Das Forschungsgebiet des interdisziplinären Projekts "Distributionelle Methoden in Einsteins Gravitationstheorie" ist thematisch an der Schnittstelle von Mathematik und Physik angesiedelt: Es bringt einen Fragenkomplex der Allgemeinen Relativitätstheorie mit einem jungen mathematischen Teilgebiet in Verbindung und konnte somit wichtige Synergieeffekte erzielen.

Die Allgemeine Relativitätstheorie Albert Einsteins beschreibt die Physik von Raum, Zeit und Gravitation. Unter anderem sagt sie Gravitationswellen voraus, deren konkreter Nachweis derzeit eines der großen Projekte der experimentellen Physik darstellt. Das vorliegende Projekt befasste sich zunächst mit dem theoretischen Studium besonderer Formen von Gravitationsschockwellen, die anschaulich gesprochen das Vorbeirauschen eines Strahlungsimpulses beschreiben, der kurzzeitig die vorhandene Raumzeit-Geometrie stört.

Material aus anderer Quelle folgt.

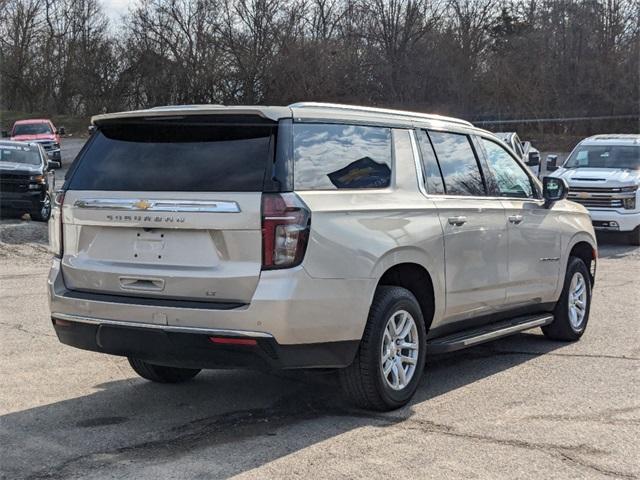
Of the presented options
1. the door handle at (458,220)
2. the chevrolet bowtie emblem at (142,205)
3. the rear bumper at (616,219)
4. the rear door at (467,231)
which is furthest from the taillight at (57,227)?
the rear bumper at (616,219)

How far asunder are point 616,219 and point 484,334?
428 inches

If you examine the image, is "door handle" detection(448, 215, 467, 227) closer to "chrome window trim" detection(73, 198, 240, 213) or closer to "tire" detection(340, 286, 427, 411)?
"tire" detection(340, 286, 427, 411)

Bei dem mathematischen Gebiet - der Theorie der nichtlinearen verallgemeinerten Funktionen - handelt es sich um eine neue Methode, das Verhalten und die Entwicklung von sogenannten Singularitäten, also zum Beispiel von Stoßwellen oder sehr kurzen Impulsen auch in nichtlinearen Situationen vorherzusagen; das heißt in Situationen, bei denen Ursache und Wirkung nicht proportional zueinander sind. Diese nichtlinearen Probleme sind nicht etwa die Ausnahme, es gibt sie in Wirklichkeit wie Sand am Meer, sie haben nur den Nachteil, dass sie um ein Vielfaches schwieriger zu behandeln sind als die sogenannten linearen Probleme.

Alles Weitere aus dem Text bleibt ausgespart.